Below are records; how many of their lines contain "JOURNEE"? Answer with only the number.

Transcribed page contents:
-----

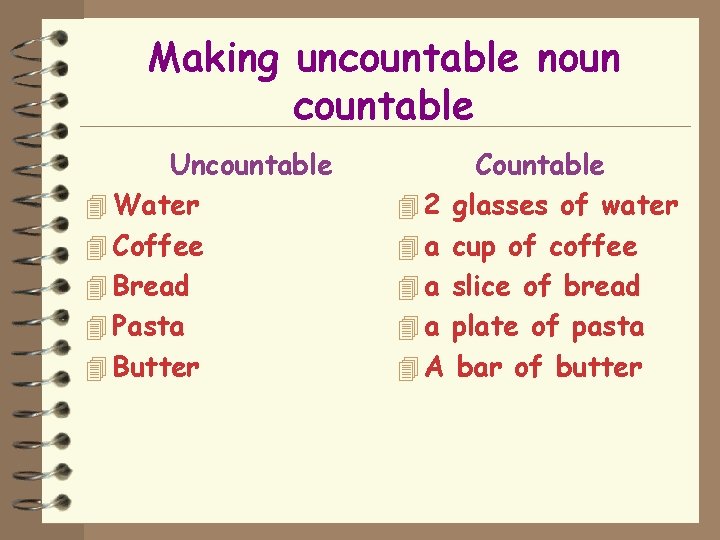 Making uncountable noun countable

Uncountable

Water

Coffee

Bread

Pasta

Butter

Countable

2 glasses of water

a cup of coffee

a slice of bread

a plate of pasta

A bar of butter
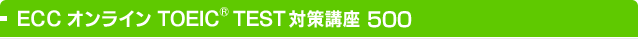 ECC オンライン TOEIC® TEST 対策講座 500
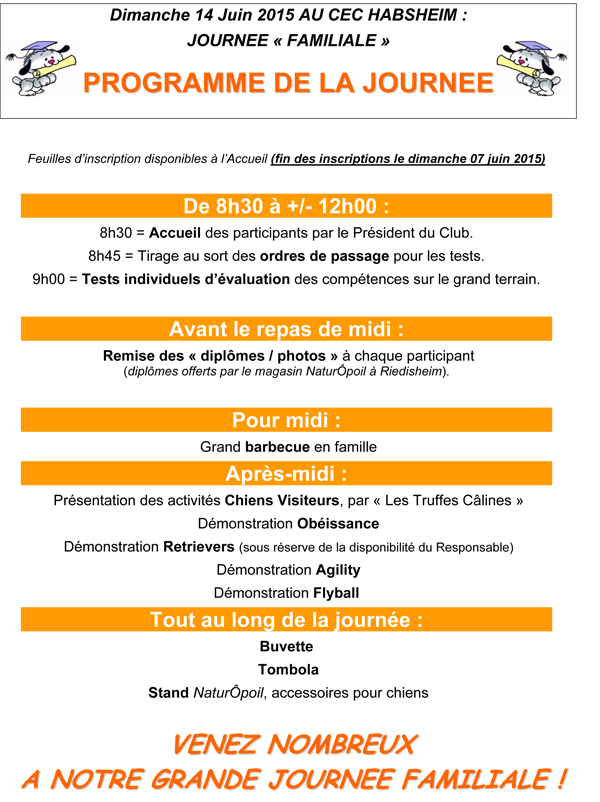 Dimanche 14 Juin 2015 AU CEC HABSHEIM :
JOURNEE « FAMILIALE »

PROGRAMME DE LA JOURNEE

Feuilles d'inscription disponibles à l'Accueil (fin des inscriptions le dimanche 07 juin 2015)

De 8h30 à +/- 12h00 :

8h30 = Accueil des participants par le Président du Club.
8h45 = Tirage au sort des ordres de passage pour les tests.
9h00 = Tests individuels d'évaluation des compétences sur le grand terrain.

Avant le repas de midi :

Remise des « diplômes / photos » à chaque participant
(diplômes offerts par le magasin NaturÔpoil à Riedisheim).

Pour midi :

Grand barbecue en famille

Après-midi :

Présentation des activités Chiens Visiteurs, par « Les Truffes Câlines »
Démonstration Obéissance
Démonstration Retrievers (sous réserve de la disponibilité du Responsable)
Démonstration Agility
Démonstration Flyball

Tout au long de la journée :

Buvette
Tombola
Stand NaturÔpoil, accessoires pour chiens

VENEZ NOMBREUX
A NOTRE GRANDE JOURNEE FAMILIALE !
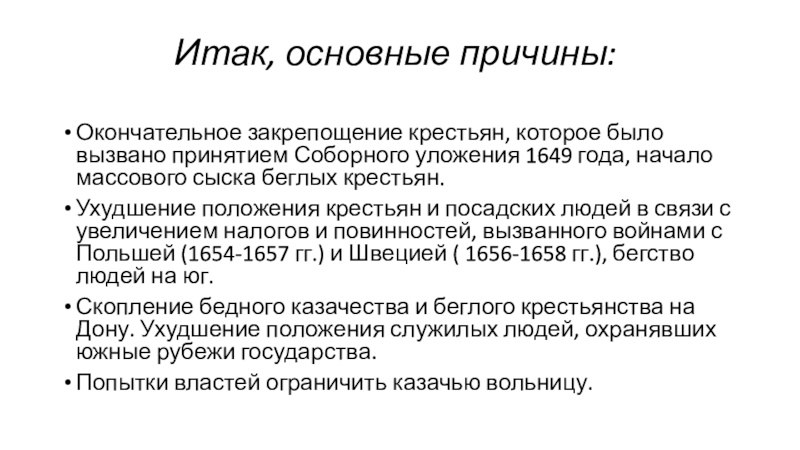 Итак, основные причины:

• Окончательное закрепощение крестьян, которое было вызвано принятием Соборного уложения 1649 года, начало массового сыска беглых крестьян.

• Ухудшение положения крестьян и посадских людей в связи с увеличением налогов и повинностей, вызванного войнами с Польшей (1654-1657 гг.) и Швецией ( 1656-1658 гг.), бегство людей на юг.

• Скопление бедного казачества и беглого крестьянства на Дону. Ухудшение положения служилых людей, охранявших южные рубежи государства.

• Попытки властей ограничить казачью вольницу.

-----

ANSWER BELOW ▸
3